Foto de possível iceberg que afundou o Titanic vai a leilão
Por Sandro Felix
Publicado em 22/04/24 às 07:41
Uma descoberta extraordinária está prestes a ser revelada ao mundo. Uma foto esquecida, registrada apenas dois dias após o fatídico naufrágio do Titanic, emergirá em um leilão neste mês. A imagem, capturada por John Snow Jr, um agente funerário a bordo do navio de resgate, pode conter o iceberg que selou o destino do lendário navio em sua trágica viagem inaugural há 112 anos, em 14 de abril.

História por trás da foto
Quando o Titanic encontrou seu destino fatídico a 640 quilômetros (400 milhas) ao largo de Newfoundland, Canadá, mais de 1.500 dos mais de 2.200 passageiros pereceram – muitos afogados ou vítimas de hipotermia. John Snow Jr, então o principal embalsamador da empresa funerária John Snow & Co, foi convocado para o local do desastre para ajudar a recuperar alguns dos corpos para o enterro.
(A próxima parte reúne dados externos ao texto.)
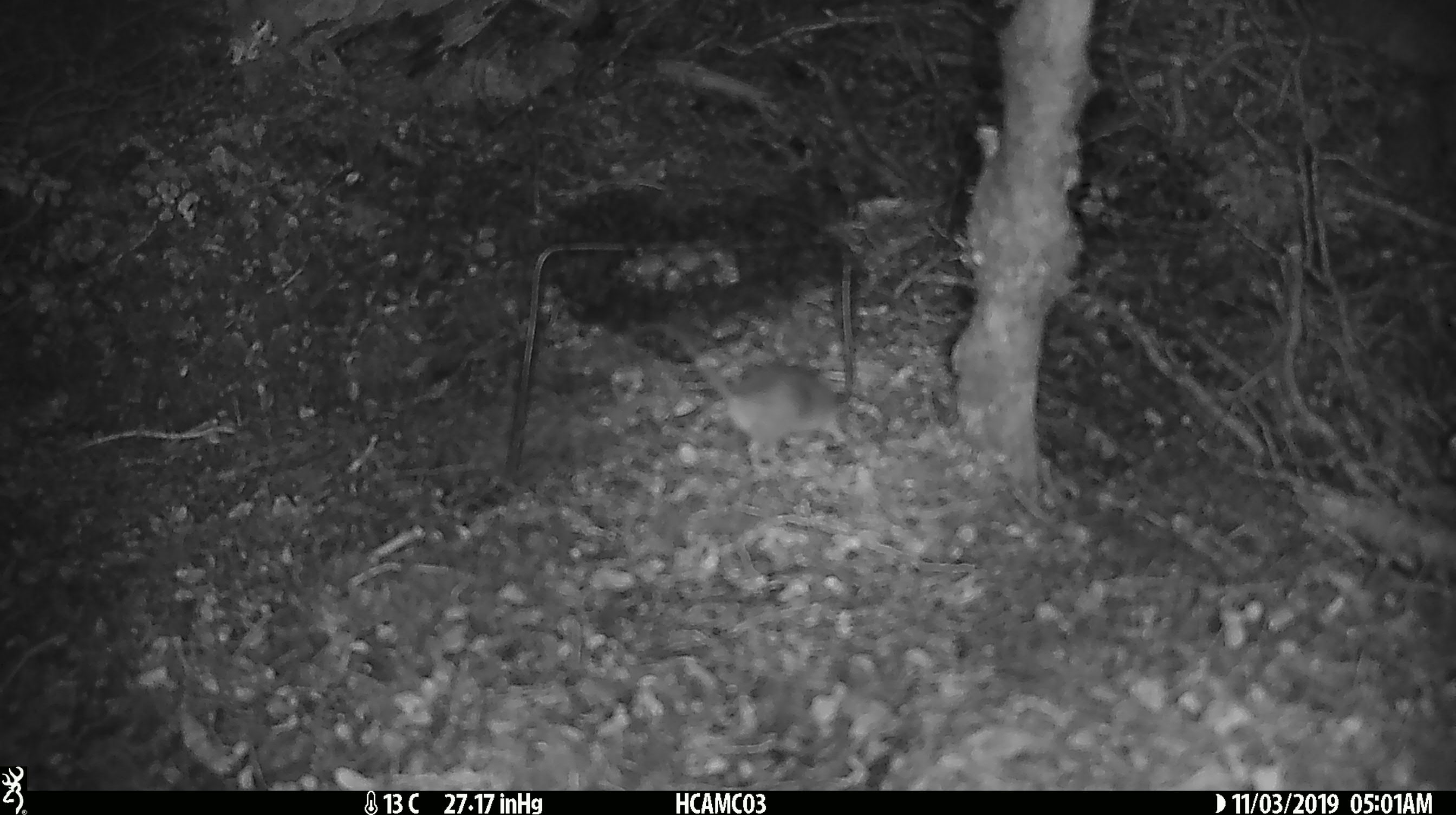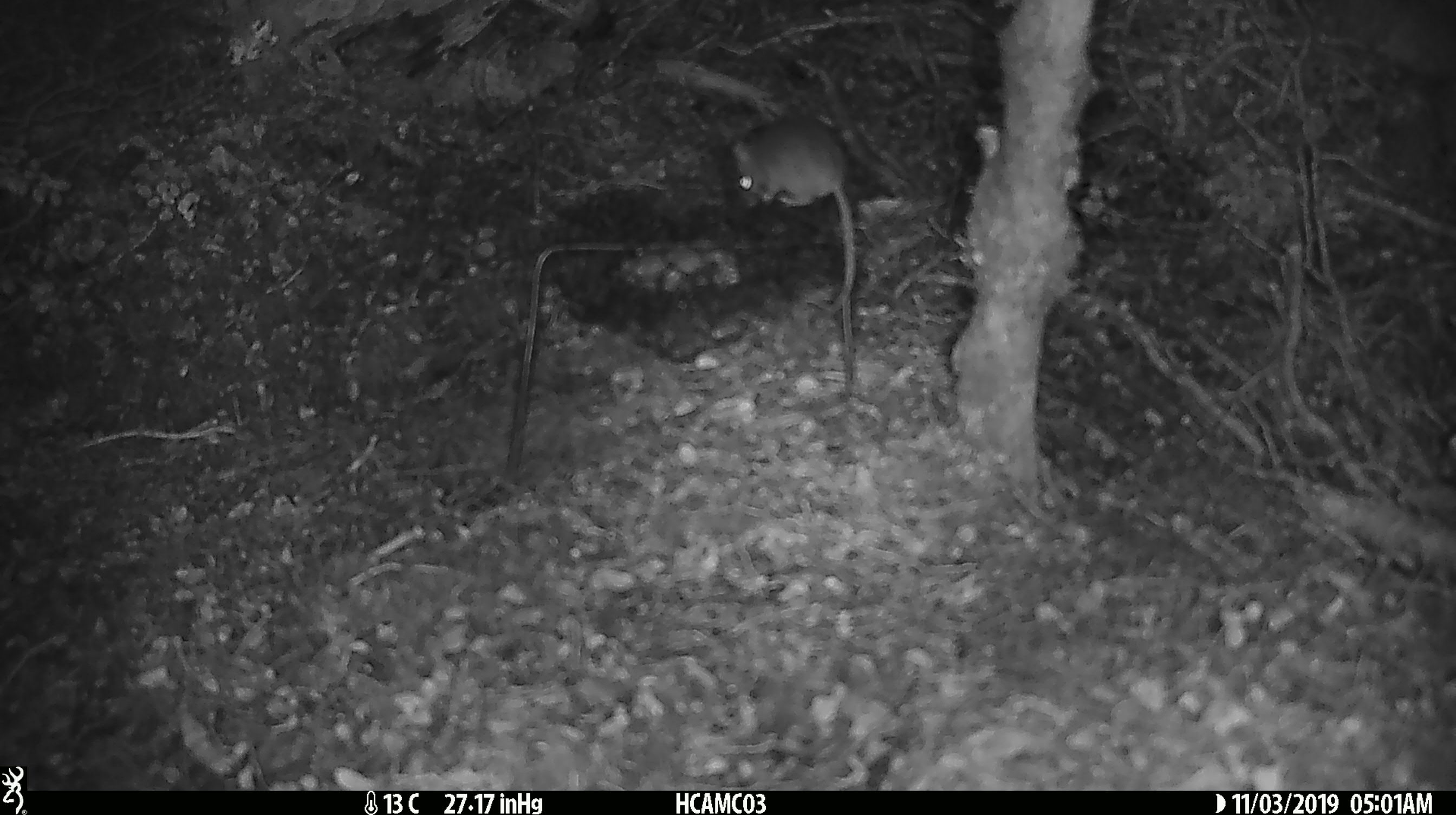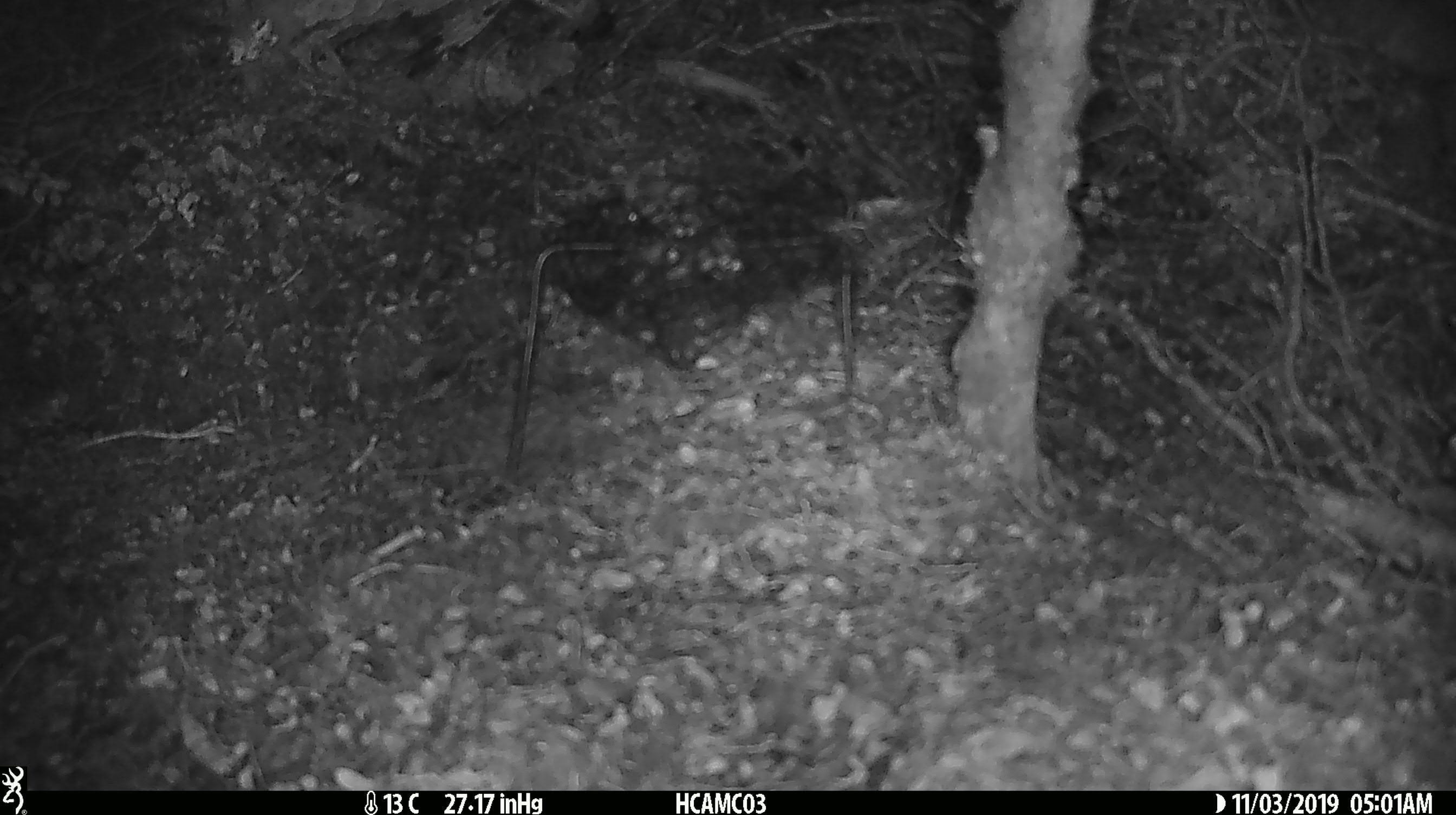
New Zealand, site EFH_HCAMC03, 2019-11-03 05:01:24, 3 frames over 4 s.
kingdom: Animalia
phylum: Chordata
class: Mammalia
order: Rodentia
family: Muridae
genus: Mus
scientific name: Mus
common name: mouse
Equipados com 100 caixões para acomodar os corpos e 100 toneladas de gelo para preservá-los, Snow e sua equipe embarcaram no navio cabo Mackay-Bennett, o primeiro de uma série de navios fretados para localizar e recuperar as vítimas do Titanic. Ao se depararem com a cena de tragédia, perceberam que a tarefa seria muito mais árdua do que imaginavam, exigindo até mesmo um segundo navio para auxiliar na recuperação dos falecidos.
O Mackay-Bennett resgatou um total de 306 corpos das águas geladas. O sistema de classes do Titanic foi aplicado para determinar quem seria repatriado para o enterro e quem seria sepultado no mar.
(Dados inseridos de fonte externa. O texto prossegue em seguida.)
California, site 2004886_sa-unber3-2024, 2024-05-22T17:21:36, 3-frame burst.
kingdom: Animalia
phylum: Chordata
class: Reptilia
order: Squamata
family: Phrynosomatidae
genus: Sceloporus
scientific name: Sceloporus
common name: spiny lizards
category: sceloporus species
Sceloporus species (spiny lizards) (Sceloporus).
Decisões sobre quais corpos deveriam ser lançados ao mar foram em grande parte determinadas pela percepção da classe econômica das vítimas recuperadas, com uma tendência de deixar no mar os que possuíam bilhetes de terceira classe, explicou Jess Bier, professora assistente de sociologia urbana na Universidade Erasmus de Roterdã.
Os passageiros de primeira classe, como Isidor Straus, proprietário da loja de departamentos Macy’s, foram embalsamados a bordo e acomodados em caixões. Os de segunda classe foram embalsamados e envolvidos em lona, enquanto 116 passageiros e tripulantes da terceira classe foram lançados ao mar.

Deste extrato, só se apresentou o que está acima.